[[ Task input, beginning ]]

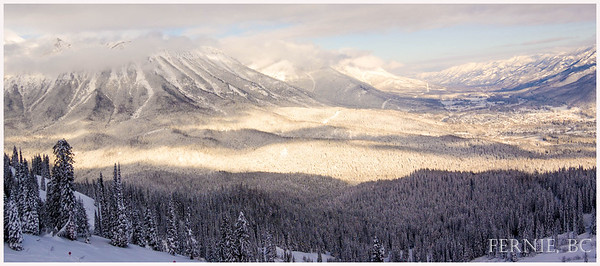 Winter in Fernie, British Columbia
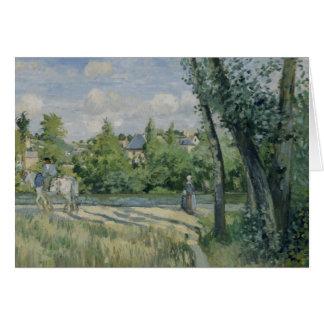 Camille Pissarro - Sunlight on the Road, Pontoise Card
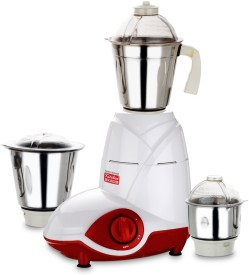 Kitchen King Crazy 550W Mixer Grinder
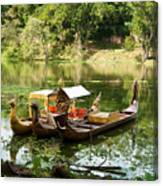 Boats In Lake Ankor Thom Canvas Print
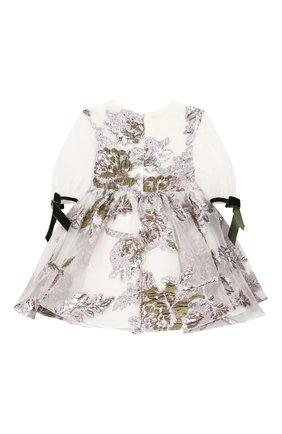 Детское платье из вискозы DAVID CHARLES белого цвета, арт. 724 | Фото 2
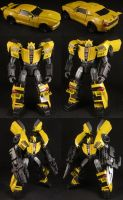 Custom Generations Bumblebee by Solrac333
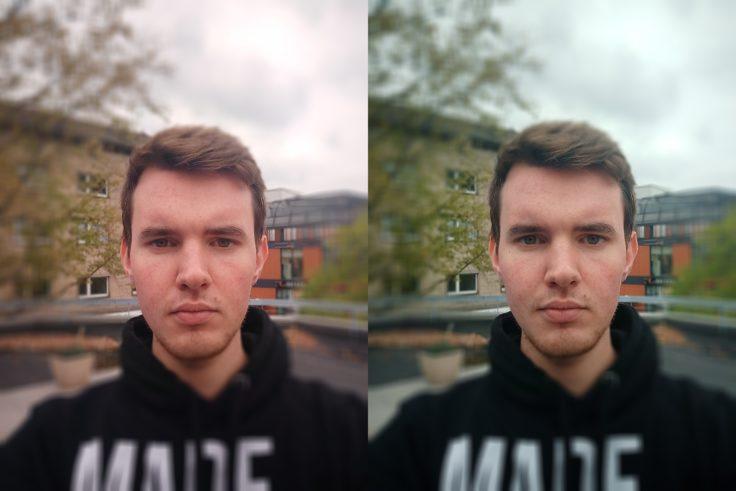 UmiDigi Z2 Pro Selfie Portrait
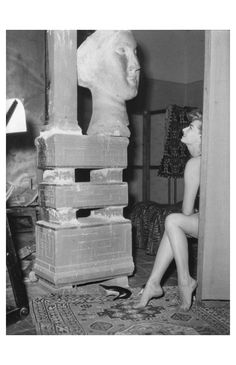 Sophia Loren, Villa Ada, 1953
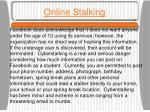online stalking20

[[ Task input, end ]]
[[ Task input, beginning ]]

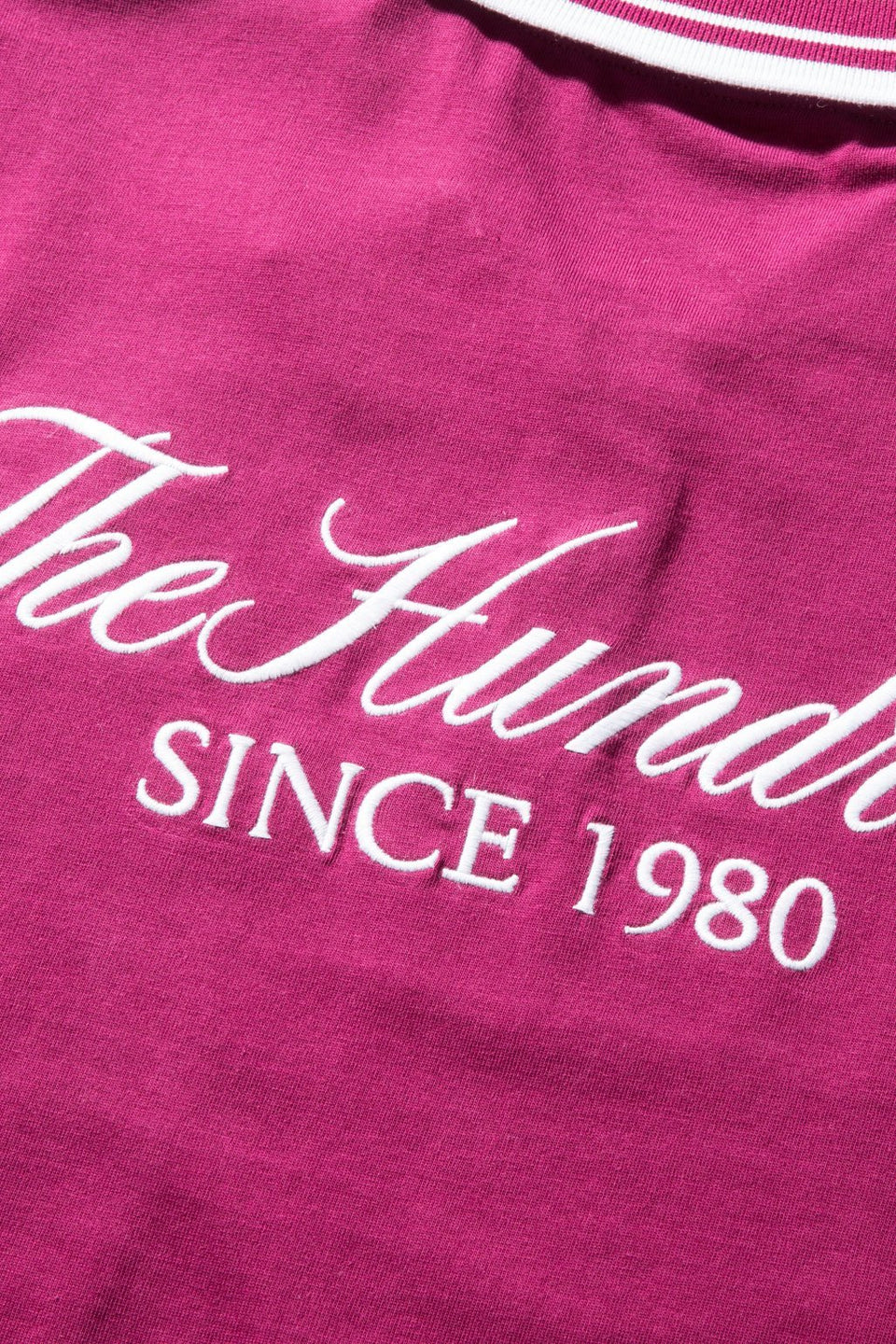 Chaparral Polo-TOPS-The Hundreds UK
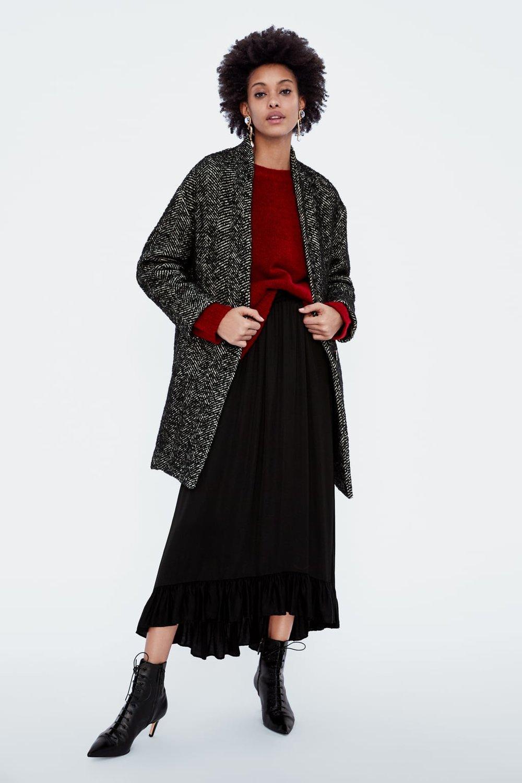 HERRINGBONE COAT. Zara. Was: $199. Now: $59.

[[ Task input, end ]]
[[ Task input, beginning ]]

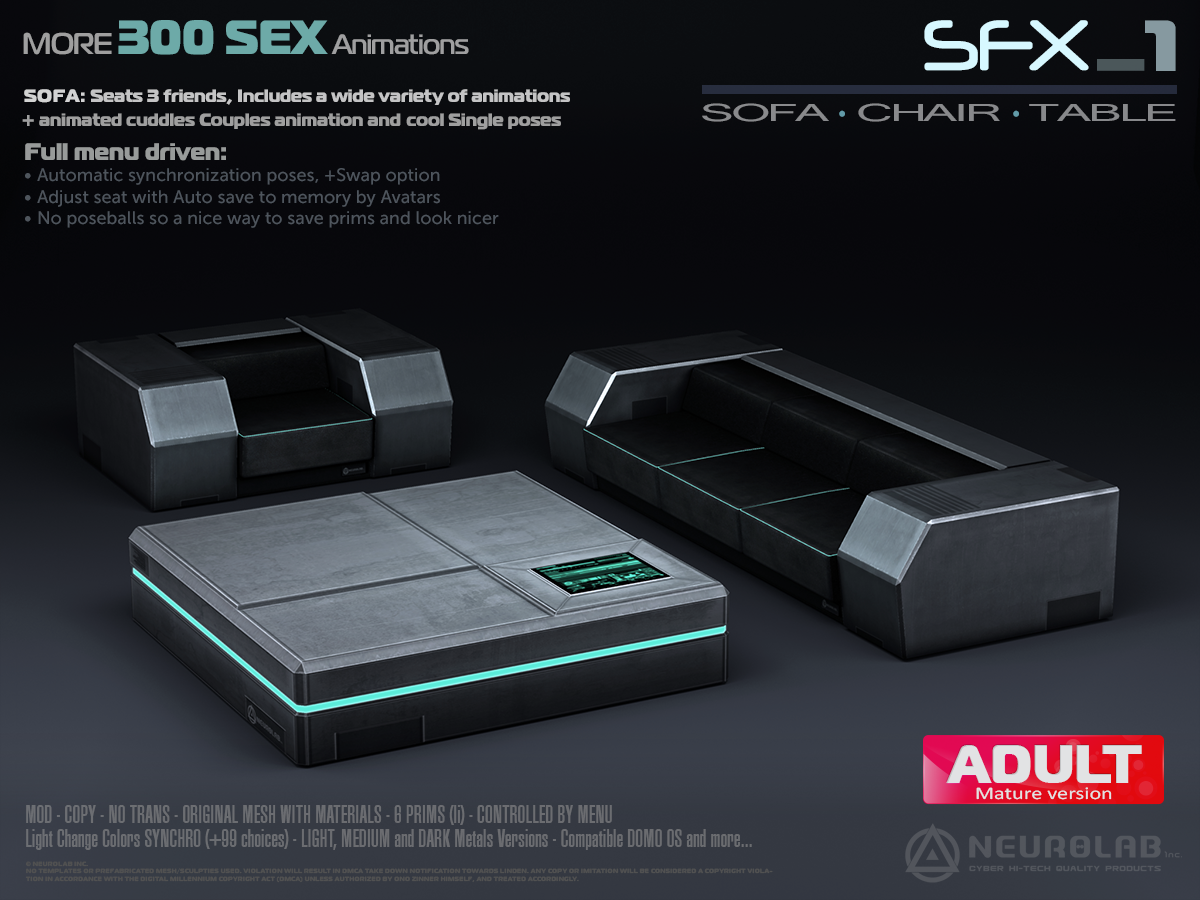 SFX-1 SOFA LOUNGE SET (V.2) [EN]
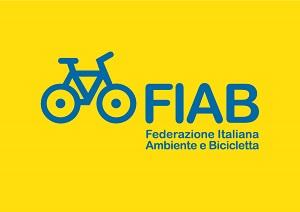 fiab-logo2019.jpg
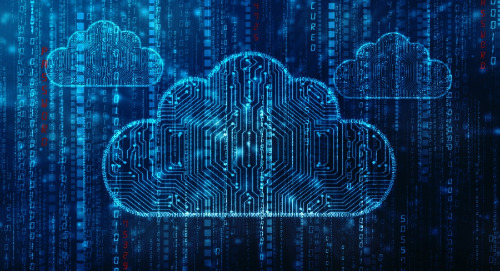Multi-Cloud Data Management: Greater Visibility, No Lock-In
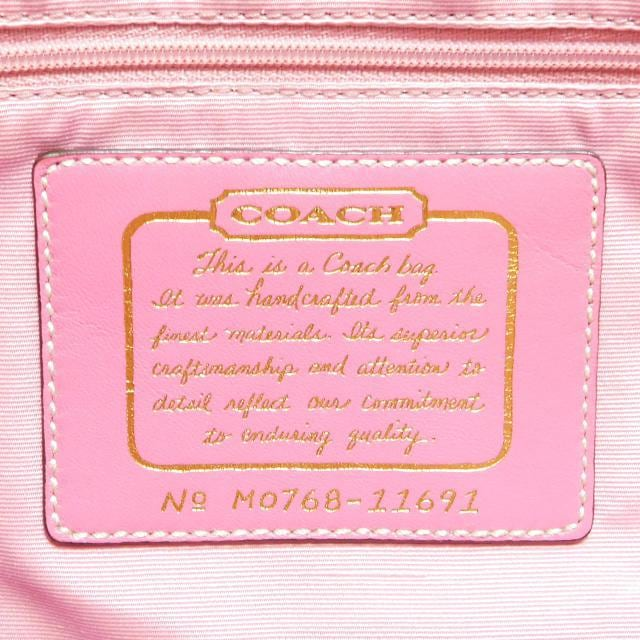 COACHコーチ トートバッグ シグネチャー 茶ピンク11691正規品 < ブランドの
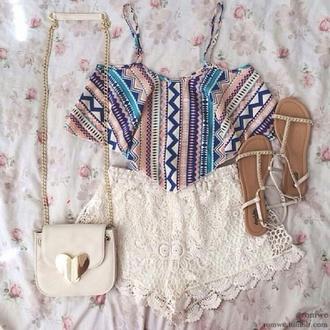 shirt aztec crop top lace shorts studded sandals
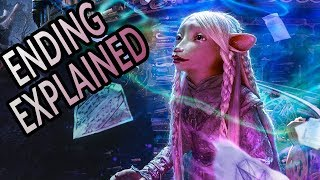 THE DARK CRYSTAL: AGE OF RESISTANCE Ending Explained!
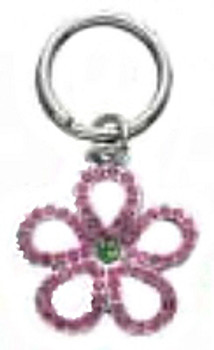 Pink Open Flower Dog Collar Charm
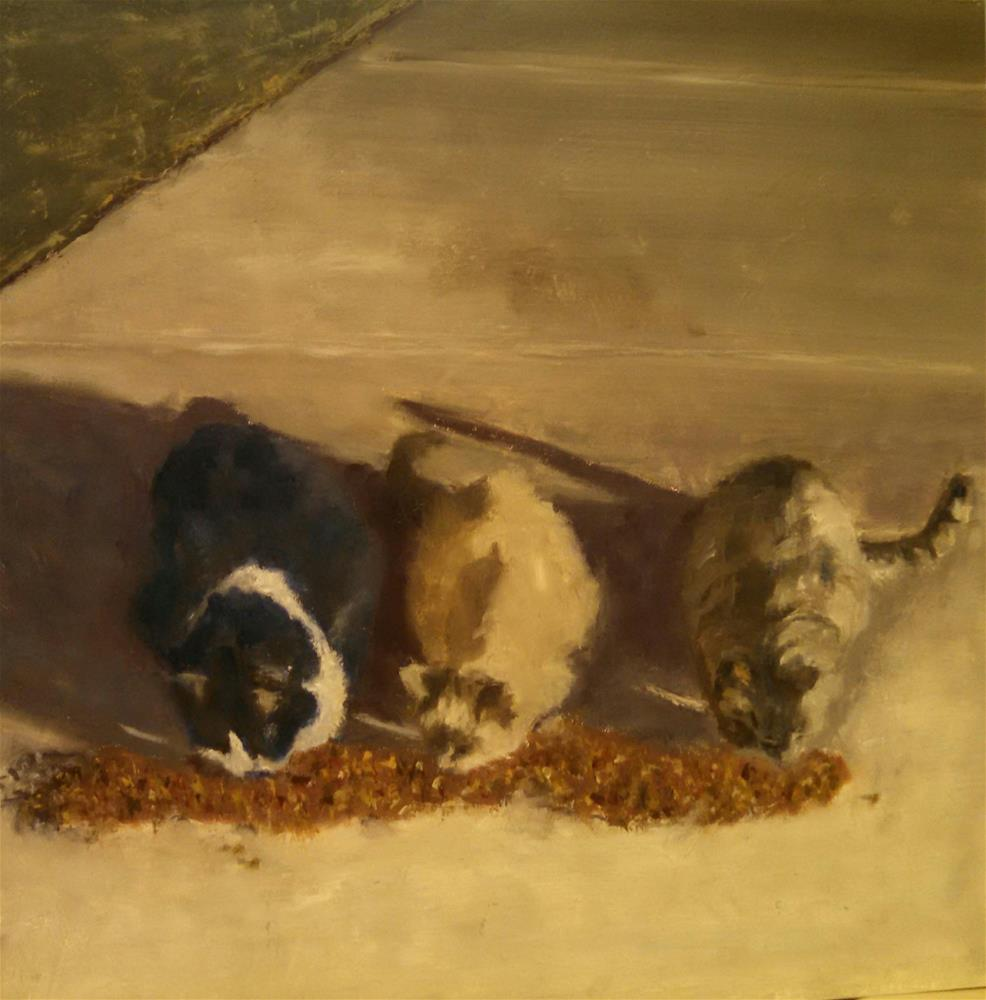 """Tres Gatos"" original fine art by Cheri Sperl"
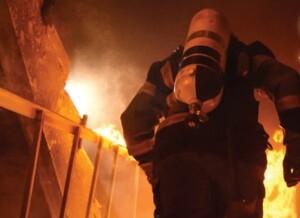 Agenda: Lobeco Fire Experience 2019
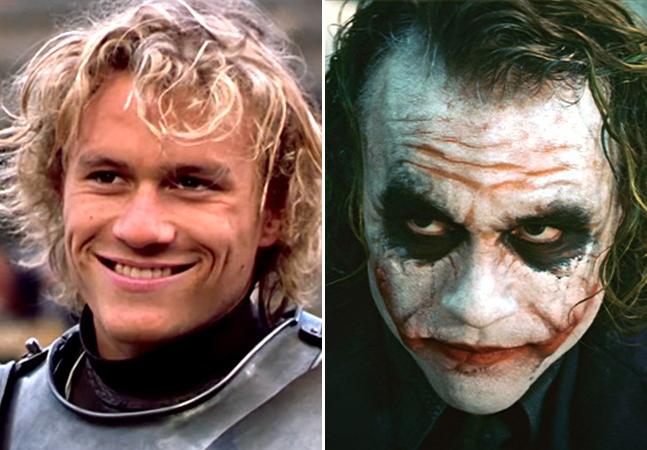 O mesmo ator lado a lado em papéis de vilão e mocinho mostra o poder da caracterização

[[ Task input, end ]]

§ Activity:
Would you give again, exactly, the lines in the data above that run from the line containing "Winter in Fernie, British Columbia" to the line containing "online stalking20"? Include both ends and no pictures.

§ Finished task:
 Winter in Fernie, British Columbia
 Camille Pissarro - Sunlight on the Road, Pontoise Card
 Kitchen King Crazy 550W Mixer Grinder
 Boats In Lake Ankor Thom Canvas Print
 Детское платье из вискозы DAVID CHARLES белого цвета, арт. 724 | Фото 2
 Custom Generations Bumblebee by Solrac333
 UmiDigi Z2 Pro Selfie Portrait
 Sophia Loren, Villa Ada, 1953
online stalking20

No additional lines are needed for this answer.